Josh Moore: Yeah, I do. You’ve got to have all your receipts lined up, just like collecting the data inputs in the exam room, you have to know what’s allowed and what isn’t allowed within different ranges of data. You could compare that to different income levels within a tax return, when it comes to deductions or the alternative minimum tax, stuff that will put you to sleep talking taxes. Basically, figuring out if the data set does or doesn’t qualify using an example of say, an extra half a percent WPI if the limitation of motion is below a sixth minimum value. That would be similar to certain credits or deductions in the tax world.
Claire Williams: Sure. And I love that moment in TurboTax when I enter in the numbers and they’re like “You’ve earned this much.” It’s very satisfying. [laughs]
Josh Moore: Mhm, and hopefully your refund is large, right?
Claire Williams: Yes, exactly. [laughs] So, what’s the challenge in creating this kind of engine? Some people might just think that you look at the AMA Guides, 5th Edition, and just like that, it works in the Cloud. Is it that simple? Or, what’s missing there?
Josh Moore: No, I think the fact that there’s nothing like RateFast that’s commercially available in the marketplace just speaks to the enormity of the project. It’s a massive undertaking. Basically, we’re taking a platform that takes the current system of a medical provider’s interpretation of an injured worker’s subjective and objective complaints, which vary greatly from provider to provider, and moving the industry to a new and better place based on the medical facts, and then when we take this task and scale across all possible body parts of the human condition, you know, that’s a tall order. So unfortunately, it’s not magic, despite Dr. Alchemy’s last name being Alchemy.
Claire Williams: [laughs] So, what does a typical programming layout session look like? Who’s at the table, and how does it flow?
Josh Moore: Yeah, so it’s evolved quite a bit since the early days that started out in the mall, but you know, our sessions are normally a couple weeks apart, where we do about four to six hours of programming. We’ve got the whiteboard, and we’re drawing from input or experience, we focus on the logic conflicts and how to make some of the granular details usable in a meaningful way for the stakeholders, you know. We ask ourselves how people ask questions, how they do exams, how they should take measurements, and how the measurements are actually taken or not, we have meetings about consensus on statistical rounding, we consult the AMA Guides, 5th Edition, and then repeatedly consult one another. My role is that I take notes and then my part of the creative process is to make this work and bridge the math with the reality, or sometimes the other way around.

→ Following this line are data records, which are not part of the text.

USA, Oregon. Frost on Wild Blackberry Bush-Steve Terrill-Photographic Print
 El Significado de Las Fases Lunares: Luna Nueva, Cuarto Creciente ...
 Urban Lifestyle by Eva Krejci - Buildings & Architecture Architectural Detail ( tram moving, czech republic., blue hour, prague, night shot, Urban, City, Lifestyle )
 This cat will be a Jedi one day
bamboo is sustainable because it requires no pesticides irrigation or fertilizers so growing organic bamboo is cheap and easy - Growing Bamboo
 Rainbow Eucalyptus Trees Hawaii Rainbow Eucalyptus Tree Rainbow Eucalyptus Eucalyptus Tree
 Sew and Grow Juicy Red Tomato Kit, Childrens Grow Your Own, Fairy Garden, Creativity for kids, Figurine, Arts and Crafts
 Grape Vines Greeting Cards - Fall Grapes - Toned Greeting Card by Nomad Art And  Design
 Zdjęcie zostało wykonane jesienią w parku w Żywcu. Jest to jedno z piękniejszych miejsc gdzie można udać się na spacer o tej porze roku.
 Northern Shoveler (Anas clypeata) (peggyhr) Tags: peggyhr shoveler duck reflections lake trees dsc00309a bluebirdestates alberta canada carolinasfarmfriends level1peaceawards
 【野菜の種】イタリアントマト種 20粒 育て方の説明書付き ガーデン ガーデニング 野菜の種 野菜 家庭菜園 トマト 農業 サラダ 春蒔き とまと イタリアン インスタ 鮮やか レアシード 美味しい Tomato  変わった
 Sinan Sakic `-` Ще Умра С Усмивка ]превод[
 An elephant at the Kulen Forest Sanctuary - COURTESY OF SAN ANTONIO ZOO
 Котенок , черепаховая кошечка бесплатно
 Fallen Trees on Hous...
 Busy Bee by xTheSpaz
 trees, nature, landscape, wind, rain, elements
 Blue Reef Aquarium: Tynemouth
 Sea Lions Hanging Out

Claire Williams: Wow. Very, very fascinating, and I think that, I can imagine it like the engine room. You know, down there with the coals. [laughs]
Josh Moore: [laughs]
Claire Williams: So, does this project have a direction, a bigger picture? Does programming of the engines contribute to the vision of the company?
Josh Moore: So, RateFast is a company founded on a core set of beliefs. The target customer isn’t any particular individual in the stakeholder’s community of workers’ comp, but rather the relationship that exists between the employer and the employee. You know, that’s why workers’ comp was created in the beginning, and we believe the process of calculating an injury value is a high privilege, and that protecting the integrity of the data set is the priority of everything we do, period.
Claire Williams: Great. Okay, that concludes my questions. Do you have any closing thoughts for our listeners today?
Josh Moore: Just that it’s been an incredible ride, and I look forward to seeing where things go next. Great people, obviously a great product, and it’s been a pleasure to be associated with it.
Claire Williams: Great, well thanks so much for joining us for this episode, and we hope you’ll tune in to some more from here on out.
Josh Moore: Sounds good, thank you.
Claire Williams: Bye.
Narrator: Thank you for joining us for this episode of the California Workers’ Comp Report. You can follow RateFast on Twitter at @ratefast, or visit www.rate-fast.com to learn more.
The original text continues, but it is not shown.